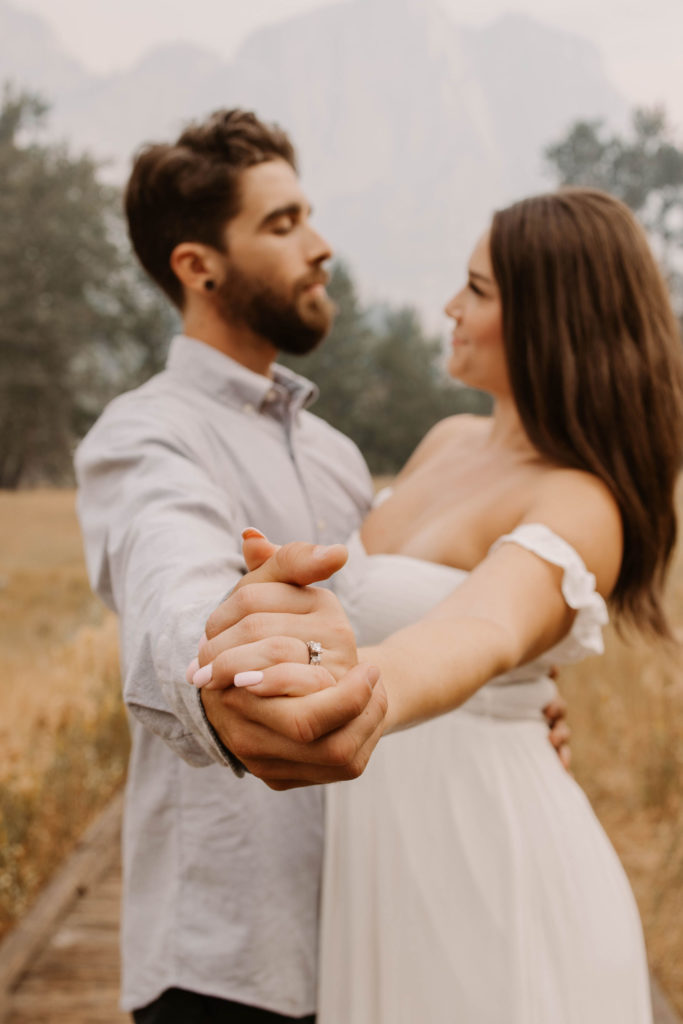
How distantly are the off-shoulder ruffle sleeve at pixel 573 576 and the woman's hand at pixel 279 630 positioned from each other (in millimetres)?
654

• • •

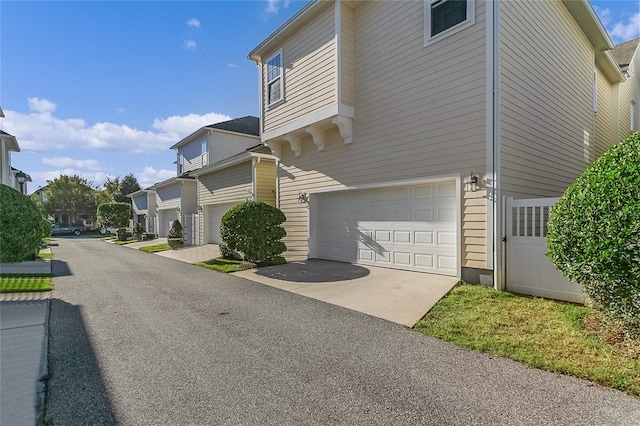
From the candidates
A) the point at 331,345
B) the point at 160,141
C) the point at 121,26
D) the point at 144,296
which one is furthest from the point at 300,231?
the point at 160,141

• • •

CONSIGNE: Listez toutes les lignes des entrées ci-dessus qui contiennent le mot « point », en tenant compte de la casse.

RÉPONSE:
A) the point at 331,345
B) the point at 160,141
C) the point at 121,26
D) the point at 144,296
which one is furthest from the point at 300,231?
the point at 160,141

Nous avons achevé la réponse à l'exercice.